> SELECTED PASSAGE:
========================================================================
Todd Blanche Should Not Be Attorney General
His record is disqualifying
Today the Senate Judiciary Committee begins confirmation hearings on Trump’s nomination of Todd Blanche to be Attorney General of the United States. It’s safe to say there has never been a nominee for that position who has so robustly and publicly demonstrated that he is unfit for the job. During his time in Trump’s Justice Department, first as Deputy Attorney General and more recently as acting Attorney General, Blanche has demonstrated that his loyalty and devotion are not to the rule of law, but to Donald Trump.
Acting Attorney General Todd Blanche (Kevin Lamarque/Reuters)
In a recent post I wrote about some of Blanche’s abuses as acting Attorney General. Events since then have further highlighted his willingness to wield the power of the Justice Department to benefit Trump and his political allies. At the time, I wrote that Blanche appeared to be actively auditioning for the permanent gig. Well, his audition was successful. Now only the Republican-controlled Senate stands between us and the supremely unqualified Blanche taking over at the Justice Department.
Given the Senate’s track record with Trump’s nominees, this is not a situation that fills one with hope. But confirming Blanche would be a travesty. He should not be Attorney General.
The Ruling in the “Slush Fund” Case
Just this week, a federal judge sharply criticized Blanche’s involvement in one of the more brazen corruption schemes to come out of this Justice Department. You will recall how Trump and his sons sued his own Internal Revenue Service over the improper release of their tax returns, seeking billions of dollars in alleged damages. The Trump tax returns were among those unlawfully released by an IRS contractor during Trump’s first term.
========================================================================
[Outline labeling records]
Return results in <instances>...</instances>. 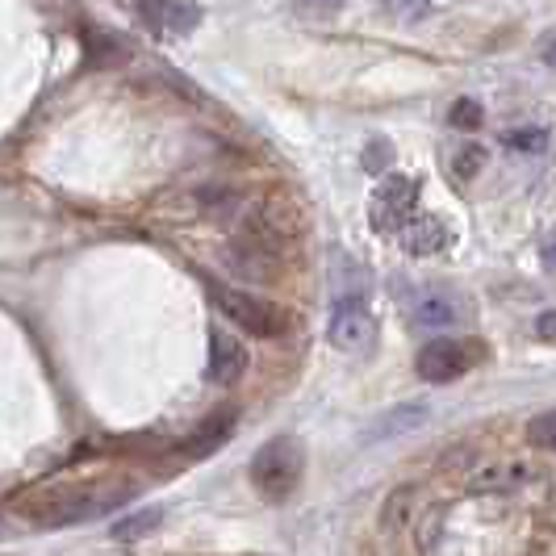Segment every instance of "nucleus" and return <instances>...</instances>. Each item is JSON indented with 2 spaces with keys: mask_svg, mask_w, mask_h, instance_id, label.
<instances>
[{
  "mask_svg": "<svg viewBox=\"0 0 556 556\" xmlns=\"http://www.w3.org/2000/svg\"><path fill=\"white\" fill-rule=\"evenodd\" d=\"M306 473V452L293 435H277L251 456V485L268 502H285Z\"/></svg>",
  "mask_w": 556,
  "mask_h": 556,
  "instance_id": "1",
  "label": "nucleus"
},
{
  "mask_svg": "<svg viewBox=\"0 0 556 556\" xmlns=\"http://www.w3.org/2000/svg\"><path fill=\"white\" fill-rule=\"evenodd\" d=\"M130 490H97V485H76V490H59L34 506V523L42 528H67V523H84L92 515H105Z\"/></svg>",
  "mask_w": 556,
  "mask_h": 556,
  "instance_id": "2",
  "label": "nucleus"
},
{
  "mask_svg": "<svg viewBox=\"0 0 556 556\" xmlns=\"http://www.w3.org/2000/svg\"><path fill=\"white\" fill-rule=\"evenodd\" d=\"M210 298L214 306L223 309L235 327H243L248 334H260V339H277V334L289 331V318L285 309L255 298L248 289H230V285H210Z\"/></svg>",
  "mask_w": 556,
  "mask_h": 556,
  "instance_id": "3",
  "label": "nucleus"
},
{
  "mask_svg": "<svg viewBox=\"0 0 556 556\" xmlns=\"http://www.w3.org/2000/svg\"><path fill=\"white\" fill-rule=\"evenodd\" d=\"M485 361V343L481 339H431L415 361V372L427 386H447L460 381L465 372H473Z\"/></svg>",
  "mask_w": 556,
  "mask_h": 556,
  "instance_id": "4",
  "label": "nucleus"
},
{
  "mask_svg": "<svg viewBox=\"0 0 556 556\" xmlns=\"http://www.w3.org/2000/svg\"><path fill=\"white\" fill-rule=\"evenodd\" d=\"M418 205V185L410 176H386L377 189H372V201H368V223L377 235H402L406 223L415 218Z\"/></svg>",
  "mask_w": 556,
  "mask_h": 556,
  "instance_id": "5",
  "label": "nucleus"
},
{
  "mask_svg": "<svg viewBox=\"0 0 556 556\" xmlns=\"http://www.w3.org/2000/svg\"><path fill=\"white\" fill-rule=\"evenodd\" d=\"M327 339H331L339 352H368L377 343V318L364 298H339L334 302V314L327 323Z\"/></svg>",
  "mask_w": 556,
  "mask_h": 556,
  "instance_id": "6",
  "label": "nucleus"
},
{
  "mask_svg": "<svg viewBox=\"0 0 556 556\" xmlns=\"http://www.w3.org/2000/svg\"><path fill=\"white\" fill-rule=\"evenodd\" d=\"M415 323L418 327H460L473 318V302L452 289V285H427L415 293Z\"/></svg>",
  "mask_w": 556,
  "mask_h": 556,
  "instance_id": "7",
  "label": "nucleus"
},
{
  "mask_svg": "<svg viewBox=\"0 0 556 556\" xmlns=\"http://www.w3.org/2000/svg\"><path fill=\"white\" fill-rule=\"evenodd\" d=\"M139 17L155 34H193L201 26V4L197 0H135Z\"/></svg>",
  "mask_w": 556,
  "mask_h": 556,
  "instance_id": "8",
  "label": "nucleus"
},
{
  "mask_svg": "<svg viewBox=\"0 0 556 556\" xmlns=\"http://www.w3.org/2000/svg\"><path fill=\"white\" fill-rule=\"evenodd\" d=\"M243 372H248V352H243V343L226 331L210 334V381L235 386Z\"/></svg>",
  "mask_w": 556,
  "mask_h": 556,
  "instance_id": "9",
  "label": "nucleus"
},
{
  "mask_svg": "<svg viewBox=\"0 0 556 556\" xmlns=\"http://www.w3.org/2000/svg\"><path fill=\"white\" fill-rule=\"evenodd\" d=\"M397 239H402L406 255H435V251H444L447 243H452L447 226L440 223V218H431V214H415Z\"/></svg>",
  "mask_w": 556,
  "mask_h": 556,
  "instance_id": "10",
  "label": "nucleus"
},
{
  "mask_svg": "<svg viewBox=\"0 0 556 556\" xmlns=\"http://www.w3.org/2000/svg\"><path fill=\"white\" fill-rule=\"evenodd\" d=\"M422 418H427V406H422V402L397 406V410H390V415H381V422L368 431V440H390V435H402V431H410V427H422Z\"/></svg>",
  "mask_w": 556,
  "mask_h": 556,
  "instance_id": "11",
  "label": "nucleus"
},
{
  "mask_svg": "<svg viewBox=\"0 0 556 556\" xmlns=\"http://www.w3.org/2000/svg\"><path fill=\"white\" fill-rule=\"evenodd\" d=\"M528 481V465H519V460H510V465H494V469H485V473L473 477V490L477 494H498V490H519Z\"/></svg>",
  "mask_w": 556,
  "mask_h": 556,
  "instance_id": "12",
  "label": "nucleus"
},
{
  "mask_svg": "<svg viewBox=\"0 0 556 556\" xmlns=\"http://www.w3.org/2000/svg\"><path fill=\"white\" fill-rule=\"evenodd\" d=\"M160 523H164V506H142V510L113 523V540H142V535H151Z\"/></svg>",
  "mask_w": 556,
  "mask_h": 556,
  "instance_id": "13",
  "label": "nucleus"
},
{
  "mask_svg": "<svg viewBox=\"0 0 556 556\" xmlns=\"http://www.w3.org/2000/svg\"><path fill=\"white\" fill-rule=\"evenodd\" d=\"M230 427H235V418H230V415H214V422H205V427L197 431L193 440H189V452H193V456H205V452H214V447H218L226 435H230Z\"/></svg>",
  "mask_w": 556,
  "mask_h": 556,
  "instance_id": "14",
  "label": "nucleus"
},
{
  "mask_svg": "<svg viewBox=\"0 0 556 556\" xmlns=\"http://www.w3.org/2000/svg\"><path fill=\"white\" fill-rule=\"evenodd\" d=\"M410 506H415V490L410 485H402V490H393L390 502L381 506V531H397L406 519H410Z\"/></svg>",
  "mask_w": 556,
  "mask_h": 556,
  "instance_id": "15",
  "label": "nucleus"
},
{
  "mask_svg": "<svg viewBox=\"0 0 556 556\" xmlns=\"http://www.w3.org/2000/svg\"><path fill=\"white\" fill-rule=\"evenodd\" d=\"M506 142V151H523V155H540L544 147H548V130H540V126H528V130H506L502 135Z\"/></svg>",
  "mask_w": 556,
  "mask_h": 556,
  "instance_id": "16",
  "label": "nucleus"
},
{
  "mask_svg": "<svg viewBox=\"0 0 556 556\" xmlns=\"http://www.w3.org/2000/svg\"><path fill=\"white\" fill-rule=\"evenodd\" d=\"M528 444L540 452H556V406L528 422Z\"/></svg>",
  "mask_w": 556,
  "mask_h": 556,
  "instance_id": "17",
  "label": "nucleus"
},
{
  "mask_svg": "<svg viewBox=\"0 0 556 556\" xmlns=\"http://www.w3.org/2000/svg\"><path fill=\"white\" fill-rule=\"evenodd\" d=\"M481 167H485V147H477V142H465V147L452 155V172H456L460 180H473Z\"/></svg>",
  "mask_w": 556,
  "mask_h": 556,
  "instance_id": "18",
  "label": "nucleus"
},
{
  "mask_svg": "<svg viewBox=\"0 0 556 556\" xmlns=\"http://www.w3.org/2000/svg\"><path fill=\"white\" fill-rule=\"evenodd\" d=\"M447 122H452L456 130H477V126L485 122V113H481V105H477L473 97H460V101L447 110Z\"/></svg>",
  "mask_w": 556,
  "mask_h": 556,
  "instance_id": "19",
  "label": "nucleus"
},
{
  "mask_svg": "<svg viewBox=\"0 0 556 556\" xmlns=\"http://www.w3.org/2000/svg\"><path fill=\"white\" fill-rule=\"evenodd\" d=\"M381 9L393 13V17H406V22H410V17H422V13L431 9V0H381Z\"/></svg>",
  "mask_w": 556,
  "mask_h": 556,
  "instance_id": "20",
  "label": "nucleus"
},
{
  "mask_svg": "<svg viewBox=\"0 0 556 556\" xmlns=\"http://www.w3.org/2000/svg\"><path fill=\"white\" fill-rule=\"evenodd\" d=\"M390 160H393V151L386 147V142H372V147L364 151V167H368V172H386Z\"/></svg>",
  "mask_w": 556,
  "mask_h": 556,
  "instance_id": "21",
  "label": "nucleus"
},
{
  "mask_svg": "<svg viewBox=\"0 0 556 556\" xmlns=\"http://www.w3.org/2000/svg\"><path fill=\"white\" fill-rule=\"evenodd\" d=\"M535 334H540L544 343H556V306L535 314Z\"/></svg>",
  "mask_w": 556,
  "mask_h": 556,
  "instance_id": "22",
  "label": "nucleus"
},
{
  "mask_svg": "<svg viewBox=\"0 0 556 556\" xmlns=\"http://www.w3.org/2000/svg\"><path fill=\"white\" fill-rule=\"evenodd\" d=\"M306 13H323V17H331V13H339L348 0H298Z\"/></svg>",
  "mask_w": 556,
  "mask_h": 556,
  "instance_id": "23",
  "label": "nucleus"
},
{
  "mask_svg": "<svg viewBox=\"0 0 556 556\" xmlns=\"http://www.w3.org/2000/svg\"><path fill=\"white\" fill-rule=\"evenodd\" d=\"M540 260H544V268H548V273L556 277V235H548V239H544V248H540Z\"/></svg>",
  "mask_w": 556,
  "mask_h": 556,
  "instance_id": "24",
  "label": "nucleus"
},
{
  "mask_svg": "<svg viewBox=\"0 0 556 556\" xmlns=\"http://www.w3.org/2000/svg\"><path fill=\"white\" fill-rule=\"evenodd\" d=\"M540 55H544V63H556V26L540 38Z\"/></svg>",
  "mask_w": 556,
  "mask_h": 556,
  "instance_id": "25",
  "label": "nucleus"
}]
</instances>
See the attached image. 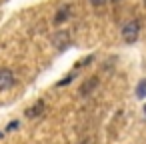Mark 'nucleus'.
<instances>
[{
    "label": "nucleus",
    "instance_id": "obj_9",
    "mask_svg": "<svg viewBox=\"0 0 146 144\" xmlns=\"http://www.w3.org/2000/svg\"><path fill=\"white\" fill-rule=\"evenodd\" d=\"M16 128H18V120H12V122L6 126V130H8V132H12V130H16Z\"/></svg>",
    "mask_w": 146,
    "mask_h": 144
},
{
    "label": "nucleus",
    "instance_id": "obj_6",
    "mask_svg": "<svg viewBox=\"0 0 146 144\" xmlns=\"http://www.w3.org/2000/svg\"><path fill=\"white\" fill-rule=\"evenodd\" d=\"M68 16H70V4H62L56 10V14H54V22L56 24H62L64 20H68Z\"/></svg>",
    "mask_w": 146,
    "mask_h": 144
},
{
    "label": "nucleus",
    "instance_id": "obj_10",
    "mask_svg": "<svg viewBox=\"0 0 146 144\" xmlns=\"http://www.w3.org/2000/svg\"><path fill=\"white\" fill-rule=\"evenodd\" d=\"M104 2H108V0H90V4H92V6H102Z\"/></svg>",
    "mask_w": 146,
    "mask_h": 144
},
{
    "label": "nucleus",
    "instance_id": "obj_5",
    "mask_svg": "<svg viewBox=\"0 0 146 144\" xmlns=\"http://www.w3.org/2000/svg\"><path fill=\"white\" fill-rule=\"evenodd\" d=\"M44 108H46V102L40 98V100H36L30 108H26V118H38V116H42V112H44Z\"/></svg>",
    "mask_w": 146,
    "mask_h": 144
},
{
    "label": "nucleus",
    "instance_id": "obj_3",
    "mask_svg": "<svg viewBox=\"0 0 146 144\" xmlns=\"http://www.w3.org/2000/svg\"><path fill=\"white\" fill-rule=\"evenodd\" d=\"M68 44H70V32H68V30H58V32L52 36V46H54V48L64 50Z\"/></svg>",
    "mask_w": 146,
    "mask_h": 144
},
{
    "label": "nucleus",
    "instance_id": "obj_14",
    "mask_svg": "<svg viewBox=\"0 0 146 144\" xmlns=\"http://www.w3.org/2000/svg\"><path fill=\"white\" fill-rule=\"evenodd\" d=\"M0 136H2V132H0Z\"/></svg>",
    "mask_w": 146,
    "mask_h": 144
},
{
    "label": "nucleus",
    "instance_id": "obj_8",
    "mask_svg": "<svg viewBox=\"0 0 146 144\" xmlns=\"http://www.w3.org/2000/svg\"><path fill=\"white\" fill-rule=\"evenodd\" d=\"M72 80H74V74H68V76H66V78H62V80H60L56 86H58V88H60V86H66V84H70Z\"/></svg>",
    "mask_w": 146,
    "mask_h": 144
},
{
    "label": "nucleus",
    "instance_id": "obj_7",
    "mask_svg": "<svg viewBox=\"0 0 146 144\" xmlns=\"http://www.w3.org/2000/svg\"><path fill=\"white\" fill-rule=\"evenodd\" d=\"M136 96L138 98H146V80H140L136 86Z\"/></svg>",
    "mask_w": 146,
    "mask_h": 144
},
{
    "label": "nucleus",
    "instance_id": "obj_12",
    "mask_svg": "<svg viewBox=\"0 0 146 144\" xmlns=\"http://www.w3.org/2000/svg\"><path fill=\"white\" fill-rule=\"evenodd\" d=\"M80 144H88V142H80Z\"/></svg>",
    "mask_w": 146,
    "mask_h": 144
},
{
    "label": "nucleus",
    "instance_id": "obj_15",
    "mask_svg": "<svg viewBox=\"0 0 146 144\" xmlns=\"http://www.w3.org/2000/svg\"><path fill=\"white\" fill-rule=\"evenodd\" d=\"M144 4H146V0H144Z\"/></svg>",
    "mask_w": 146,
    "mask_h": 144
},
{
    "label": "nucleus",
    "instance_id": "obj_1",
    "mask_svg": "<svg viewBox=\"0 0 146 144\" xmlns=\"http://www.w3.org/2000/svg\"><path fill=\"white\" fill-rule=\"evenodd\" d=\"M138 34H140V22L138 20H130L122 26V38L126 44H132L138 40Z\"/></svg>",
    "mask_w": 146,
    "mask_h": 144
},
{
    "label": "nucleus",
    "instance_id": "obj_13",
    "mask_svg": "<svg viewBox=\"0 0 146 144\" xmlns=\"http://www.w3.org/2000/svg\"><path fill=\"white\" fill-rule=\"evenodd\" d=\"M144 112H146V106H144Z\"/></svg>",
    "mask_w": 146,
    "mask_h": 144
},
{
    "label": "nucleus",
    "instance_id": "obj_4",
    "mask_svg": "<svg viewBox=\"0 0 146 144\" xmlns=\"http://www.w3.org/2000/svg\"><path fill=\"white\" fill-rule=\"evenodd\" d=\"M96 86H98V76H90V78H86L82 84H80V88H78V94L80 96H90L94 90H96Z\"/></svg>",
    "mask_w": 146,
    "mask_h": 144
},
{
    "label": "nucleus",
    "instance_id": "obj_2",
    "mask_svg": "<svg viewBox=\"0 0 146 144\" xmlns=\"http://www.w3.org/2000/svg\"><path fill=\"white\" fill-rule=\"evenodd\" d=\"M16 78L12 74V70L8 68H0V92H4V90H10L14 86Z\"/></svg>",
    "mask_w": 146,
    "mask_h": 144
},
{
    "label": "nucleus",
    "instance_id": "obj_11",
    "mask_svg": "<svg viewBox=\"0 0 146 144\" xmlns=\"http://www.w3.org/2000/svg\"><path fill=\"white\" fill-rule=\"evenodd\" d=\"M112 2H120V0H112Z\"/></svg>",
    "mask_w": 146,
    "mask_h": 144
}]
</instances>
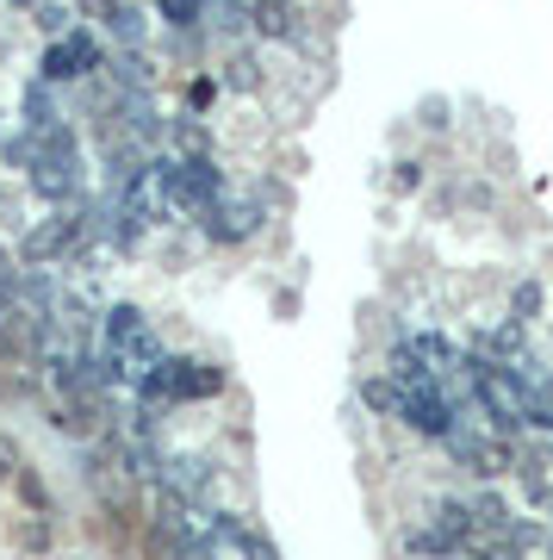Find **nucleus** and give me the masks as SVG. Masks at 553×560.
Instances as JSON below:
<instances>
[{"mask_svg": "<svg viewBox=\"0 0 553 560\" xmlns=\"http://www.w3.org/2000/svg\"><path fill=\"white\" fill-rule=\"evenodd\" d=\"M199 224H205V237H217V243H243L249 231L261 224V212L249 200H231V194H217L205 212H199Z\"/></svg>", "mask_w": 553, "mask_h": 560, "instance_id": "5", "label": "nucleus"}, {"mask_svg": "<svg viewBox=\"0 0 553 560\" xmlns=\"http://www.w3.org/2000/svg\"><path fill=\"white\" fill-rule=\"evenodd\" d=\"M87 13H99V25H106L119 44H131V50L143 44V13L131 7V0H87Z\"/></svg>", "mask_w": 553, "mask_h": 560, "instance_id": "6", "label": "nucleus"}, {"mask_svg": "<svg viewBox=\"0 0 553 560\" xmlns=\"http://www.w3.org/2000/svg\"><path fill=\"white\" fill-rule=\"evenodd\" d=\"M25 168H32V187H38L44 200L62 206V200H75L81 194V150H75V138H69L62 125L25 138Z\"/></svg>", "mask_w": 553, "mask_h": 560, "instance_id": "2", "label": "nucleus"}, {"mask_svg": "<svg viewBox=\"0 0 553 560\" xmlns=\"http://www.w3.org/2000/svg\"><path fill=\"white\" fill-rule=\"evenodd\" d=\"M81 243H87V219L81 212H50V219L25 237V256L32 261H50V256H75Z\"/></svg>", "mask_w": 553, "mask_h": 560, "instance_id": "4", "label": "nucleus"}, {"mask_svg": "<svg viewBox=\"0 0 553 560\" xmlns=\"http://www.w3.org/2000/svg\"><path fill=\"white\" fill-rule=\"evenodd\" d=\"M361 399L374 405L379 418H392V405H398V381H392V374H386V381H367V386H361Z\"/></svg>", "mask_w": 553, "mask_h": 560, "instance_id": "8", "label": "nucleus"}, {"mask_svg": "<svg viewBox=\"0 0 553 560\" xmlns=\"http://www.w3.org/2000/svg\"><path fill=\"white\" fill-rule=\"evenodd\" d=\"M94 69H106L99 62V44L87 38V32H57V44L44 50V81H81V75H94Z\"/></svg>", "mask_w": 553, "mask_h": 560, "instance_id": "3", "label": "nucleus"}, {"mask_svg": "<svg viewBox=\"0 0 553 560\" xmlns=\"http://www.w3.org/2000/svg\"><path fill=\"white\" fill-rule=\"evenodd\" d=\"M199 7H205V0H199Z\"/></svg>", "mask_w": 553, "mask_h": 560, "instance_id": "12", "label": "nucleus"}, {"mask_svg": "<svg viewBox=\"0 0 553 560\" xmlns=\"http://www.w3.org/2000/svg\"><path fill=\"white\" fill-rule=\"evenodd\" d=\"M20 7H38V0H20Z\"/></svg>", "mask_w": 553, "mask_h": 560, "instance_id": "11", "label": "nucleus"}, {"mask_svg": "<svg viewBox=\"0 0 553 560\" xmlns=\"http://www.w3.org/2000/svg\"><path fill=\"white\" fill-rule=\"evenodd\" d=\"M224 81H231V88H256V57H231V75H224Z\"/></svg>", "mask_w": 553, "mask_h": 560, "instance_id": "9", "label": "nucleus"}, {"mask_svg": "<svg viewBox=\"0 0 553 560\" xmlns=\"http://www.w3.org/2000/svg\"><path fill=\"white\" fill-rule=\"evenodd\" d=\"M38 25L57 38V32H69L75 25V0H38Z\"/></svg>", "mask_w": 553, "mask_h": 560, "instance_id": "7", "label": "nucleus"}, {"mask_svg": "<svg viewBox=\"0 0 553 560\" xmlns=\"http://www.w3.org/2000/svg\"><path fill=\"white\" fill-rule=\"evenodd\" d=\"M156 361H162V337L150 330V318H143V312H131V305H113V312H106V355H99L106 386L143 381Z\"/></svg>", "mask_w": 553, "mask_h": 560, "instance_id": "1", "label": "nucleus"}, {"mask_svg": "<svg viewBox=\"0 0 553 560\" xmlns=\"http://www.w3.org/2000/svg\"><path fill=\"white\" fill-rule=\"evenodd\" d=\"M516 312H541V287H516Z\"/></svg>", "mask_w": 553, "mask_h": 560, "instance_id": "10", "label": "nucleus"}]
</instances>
========================================================================
> GIVEN REQUEST 1:
Answer these questions using the text on Todd Blanche's nomination.
(a) Which Senate committee is holding the confirmation hearings?
(b) What two positions has Blanche held in Trump's Justice Department?
(c) According to the text, who unlawfully released the Trump tax returns?
> GIVEN REQUEST 2: Reproduce everything in the text on Todd Blanche's nomination from "Acting Attorney General Todd" down to "be Attorney General.".
The records have no connection to the text about Todd Blanche's nomination.

> REPLY 1:
(a) The Senate Judiciary Committee.
(b) Deputy Attorney General and acting Attorney General.
(c) An IRS contractor, during Trump's first term.

> REPLY 2:
Acting Attorney General Todd Blanche (Kevin Lamarque/Reuters)
In a recent post I wrote about some of Blanche’s abuses as acting Attorney General. Events since then have further highlighted his willingness to wield the power of the Justice Department to benefit Trump and his political allies. At the time, I wrote that Blanche appeared to be actively auditioning for the permanent gig. Well, his audition was successful. Now only the Republican-controlled Senate stands between us and the supremely unqualified Blanche taking over at the Justice Department.
Given the Senate’s track record with Trump’s nominees, this is not a situation that fills one with hope. But confirming Blanche would be a travesty. He should not be Attorney General.